I think the reason the two diets become equated is because both involve not eating meat or other animal products. Vegans do it for ethical reasons that they don't want to exploit animals, and that non-exploitation extends out not just to diet but to also avoiding as much as practical all consumption of animal products. It's not just animal-based foods that vegans avoid, but it's also leather products, wool products, animal ingredients in various products from soaps to medicines and to products that are produced as a result of animal testing.
For purposes of this discussion, however, I am restricting my discussion to a "vegan diet" as opposed to the broader subject of being a vegan. And in a vegan diet, there is only one rule. That is to avoid foods which contain animal ingredients or were developed through the exploitation of animals. A vegan diet is not about being healthy; it is about protecting animals.
Having said that, I recognize that there are many vegans who are concerned about their health, and many people who are whole food, plant-based have also adopted the vegan way of life. That's true in reverse too. Many vegans have adopted the whole food, plant-based way of living. Generally, those people call themselves whole food, plant-based vegans. But just being whole food, plant-based does not make a person vegan. And just being vegan does not make a person whole food, plant-based.
Before going on to explain how eating whole food, plant-based is different from the vegan diet, I want to mention that there are other common areas of concern that both a whole food, plant-based person can have and a vegan can have. One of course is health, which I will get into next. Another is the environment. Many also have concerns about how our food system affects climate change. A number of people eating either whole food, plant-based or vegan or both have concerns about how national policy can be influenced by the food we eat and the foods we should be eating. How food affects our taxes, our overcrowded medical industry, our education system, etc. That's the subject of my next blog post (or at least that's what I'm planning right now for my next blog post. I think it's an important topic).
Many of us have all those concerns, but it's not necessary to have all those concerns to eat either vegan or whole food, plant-based.
Eating whole food, plant-based is generally first and foremost about personal health. And in that regard, eliminating or reducing animal products in a person's diet is only one aspect of a whole food, plant-based diet. Other factors of equal importance are:
- The elimination or limiting of most processed foods, including "vegan foods," due to not only the added sugars, salt and fats, all of which are important to not consume too much of, but also due to the manmade chemicals and "natural flavors" contained in most processed foods.
- The elimination or limiting of oils due to the high caloric density of the oils and the inflammatory properties of the oils, especially when heated. Consumption of oil also makes it very difficult if not impossible to achieve a person's healthiest weight level
- Avoided use of added sugars in foods consumed.
- Limiting or avoiding salt added to foods consumed.

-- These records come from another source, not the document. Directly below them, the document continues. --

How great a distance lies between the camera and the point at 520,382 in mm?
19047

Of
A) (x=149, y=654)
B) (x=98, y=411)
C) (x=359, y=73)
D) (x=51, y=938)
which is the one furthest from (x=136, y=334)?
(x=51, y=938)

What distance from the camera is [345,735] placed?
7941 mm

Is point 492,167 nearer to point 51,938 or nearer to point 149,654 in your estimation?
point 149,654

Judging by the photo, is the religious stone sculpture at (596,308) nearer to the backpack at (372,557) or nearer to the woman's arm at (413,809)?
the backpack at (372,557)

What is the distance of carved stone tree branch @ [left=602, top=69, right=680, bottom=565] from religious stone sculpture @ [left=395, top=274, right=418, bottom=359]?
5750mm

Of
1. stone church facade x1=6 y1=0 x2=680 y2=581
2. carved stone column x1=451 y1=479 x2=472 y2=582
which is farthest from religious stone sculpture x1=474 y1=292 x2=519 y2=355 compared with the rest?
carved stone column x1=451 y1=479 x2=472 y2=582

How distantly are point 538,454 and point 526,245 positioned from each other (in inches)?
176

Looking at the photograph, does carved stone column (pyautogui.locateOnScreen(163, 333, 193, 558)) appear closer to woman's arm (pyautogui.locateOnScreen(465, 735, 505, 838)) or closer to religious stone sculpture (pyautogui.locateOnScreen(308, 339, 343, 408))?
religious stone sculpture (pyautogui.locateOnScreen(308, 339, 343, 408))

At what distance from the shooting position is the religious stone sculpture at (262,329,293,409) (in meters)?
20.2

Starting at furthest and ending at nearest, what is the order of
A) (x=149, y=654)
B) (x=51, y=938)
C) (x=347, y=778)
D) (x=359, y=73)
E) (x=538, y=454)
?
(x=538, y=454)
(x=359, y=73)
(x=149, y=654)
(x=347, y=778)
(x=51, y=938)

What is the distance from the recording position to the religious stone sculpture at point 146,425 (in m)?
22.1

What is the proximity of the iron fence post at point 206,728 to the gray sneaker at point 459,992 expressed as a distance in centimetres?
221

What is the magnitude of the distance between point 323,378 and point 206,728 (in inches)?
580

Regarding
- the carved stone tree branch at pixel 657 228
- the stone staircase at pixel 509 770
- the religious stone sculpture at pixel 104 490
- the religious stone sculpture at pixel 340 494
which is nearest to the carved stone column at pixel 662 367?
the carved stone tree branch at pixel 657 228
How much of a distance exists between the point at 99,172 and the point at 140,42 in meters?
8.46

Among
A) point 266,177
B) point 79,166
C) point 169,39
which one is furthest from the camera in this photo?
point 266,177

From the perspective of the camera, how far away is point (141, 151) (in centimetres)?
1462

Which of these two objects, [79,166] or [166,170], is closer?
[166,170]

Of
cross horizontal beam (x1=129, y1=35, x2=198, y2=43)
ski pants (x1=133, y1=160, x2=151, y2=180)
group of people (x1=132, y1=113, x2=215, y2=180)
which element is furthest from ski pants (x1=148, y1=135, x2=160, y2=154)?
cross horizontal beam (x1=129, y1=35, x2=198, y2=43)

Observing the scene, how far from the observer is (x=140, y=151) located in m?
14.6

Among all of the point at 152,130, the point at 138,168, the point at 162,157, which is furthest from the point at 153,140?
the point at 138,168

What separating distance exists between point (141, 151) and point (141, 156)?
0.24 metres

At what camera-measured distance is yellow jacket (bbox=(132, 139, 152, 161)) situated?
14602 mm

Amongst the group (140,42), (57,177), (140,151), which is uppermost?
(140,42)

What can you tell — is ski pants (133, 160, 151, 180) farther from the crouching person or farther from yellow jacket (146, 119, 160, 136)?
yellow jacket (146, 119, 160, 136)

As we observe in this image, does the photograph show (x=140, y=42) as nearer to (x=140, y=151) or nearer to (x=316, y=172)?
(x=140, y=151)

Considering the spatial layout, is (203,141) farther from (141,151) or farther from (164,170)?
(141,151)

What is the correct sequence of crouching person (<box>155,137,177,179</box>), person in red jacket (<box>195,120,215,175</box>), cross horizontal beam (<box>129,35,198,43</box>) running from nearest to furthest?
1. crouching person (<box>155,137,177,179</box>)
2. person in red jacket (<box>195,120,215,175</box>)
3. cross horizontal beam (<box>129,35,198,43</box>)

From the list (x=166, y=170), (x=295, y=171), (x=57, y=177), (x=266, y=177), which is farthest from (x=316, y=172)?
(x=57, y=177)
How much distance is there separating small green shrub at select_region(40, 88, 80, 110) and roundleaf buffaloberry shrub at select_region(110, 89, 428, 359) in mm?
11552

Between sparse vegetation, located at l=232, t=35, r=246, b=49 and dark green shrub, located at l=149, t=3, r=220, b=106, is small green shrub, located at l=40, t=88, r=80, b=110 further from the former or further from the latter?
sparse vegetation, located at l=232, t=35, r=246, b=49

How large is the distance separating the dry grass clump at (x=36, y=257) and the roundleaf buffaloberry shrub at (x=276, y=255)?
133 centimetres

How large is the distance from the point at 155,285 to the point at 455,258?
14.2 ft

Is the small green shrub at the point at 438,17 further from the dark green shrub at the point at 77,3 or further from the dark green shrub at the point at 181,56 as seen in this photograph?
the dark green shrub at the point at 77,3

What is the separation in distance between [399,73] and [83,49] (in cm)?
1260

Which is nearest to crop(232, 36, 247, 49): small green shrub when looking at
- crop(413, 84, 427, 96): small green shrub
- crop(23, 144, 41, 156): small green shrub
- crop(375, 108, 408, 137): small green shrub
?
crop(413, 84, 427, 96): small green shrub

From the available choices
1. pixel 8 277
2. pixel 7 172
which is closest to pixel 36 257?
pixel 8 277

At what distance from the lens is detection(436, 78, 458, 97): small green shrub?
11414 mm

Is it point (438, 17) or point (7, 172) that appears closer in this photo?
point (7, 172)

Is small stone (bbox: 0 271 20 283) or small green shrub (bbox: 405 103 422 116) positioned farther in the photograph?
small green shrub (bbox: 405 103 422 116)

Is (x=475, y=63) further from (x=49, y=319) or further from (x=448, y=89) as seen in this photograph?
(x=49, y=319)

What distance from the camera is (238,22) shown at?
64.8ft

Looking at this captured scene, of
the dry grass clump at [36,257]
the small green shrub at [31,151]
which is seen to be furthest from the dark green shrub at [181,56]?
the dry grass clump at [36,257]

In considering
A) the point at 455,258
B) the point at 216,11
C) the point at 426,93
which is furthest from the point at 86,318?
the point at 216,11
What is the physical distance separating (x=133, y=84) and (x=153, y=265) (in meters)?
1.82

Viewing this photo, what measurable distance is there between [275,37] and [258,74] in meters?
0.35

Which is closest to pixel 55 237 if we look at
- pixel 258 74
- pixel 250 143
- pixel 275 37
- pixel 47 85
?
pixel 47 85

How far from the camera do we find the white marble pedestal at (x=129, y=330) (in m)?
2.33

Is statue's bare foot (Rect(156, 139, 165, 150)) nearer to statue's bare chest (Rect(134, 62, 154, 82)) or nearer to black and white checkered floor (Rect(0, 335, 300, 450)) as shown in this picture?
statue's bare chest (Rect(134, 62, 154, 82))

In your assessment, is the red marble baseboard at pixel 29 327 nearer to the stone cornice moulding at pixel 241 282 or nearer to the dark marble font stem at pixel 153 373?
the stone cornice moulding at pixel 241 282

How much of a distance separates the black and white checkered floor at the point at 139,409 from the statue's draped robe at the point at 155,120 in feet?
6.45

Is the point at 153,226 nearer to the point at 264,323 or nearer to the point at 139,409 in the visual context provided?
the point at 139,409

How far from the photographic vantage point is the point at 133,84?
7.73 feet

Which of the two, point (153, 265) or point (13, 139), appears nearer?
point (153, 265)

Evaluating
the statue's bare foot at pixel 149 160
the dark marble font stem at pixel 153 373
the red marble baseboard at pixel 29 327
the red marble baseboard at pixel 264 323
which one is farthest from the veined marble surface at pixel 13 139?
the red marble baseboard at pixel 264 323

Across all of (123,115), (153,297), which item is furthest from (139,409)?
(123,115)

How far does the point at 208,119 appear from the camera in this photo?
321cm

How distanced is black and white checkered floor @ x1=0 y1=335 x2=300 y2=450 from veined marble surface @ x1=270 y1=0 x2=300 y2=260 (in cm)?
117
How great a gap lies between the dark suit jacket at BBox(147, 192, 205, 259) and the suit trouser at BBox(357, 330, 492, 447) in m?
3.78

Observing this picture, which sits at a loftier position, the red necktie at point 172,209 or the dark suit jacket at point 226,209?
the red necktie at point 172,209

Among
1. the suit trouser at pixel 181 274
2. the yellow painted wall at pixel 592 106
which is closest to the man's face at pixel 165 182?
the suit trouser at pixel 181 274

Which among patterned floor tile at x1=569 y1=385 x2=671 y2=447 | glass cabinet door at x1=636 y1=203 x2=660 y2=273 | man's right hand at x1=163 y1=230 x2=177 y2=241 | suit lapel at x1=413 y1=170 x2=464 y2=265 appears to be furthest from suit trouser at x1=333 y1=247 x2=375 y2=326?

- If animal products are consumed, they are limited to less than 5% of the calories in the diet (based on Dr. T Colin Campbell's work in the China Study and on how people in the Blue Zones, where people have lived healthy lives the longest, eat). In no case are processed meats or red meats considered healthy foods to eat. Recent studies have shown the same concerns for white meats too.
None of those guidelines are part of the vegan diet. Only the elimination of animal products is necessary to be following a vegan diet. Again, I stress the word "diet" there because there is more to being an actual vegan than that (just as there is more to living a healthy lifestyle than eating a whole food, plant-based diet).
I actually consider the whole food, plant-based way of eating to be closer to the Mediterranean diet than I do the vegan diet. The Mediterranean diet is a diet whose principle purpose is health and the prevention of chronic diseases as is the whole food, plant-based diet. It eliminates red meat and processed meats and it emphasizes the inclusion of large amounts of fruits and vegetables as well as whole grains, legumes and nuts and seeds in the diet. It also emphasizes avoiding added sugars and salt and limiting the animal products that are eaten. Of course, the big differences are in the amount of olive oil used and in the consumption of "white meats" and dairy products. Therefore, it's not a perfect comparison. But neither is it a perfect comparison to equate us with the vegan diet (as shown by the bullet points above).
Thinking that we who eat whole food, plant-based are vegans can (and does) lead us down unhealthy pathways. I know many people who claim to be whole food, plant-based and think nothing of eating a "vegan" labelled food even though it can have terrible health consequences for them. Maybe not if they do it only once, but if it's a regular habit, which it can become if you think of this as just a vegan diet, then it can have undesirable health consequences that may surprise them since they think they're eating healthy. The same with eating out in restaurants. If all you think is important in a restaurant is to order something without meat or cheese or egg then you are likely going to end up with a plate of food that has unhealthy levels of salt, oil and sugar in it.
So, really, think whole food, plant-based when it comes to food. If you want to be vegan too, that's great. But even if you are a whole food, plant-based vegan, you want to think whole food, plant-based when it comes to your food. It's as simple as that.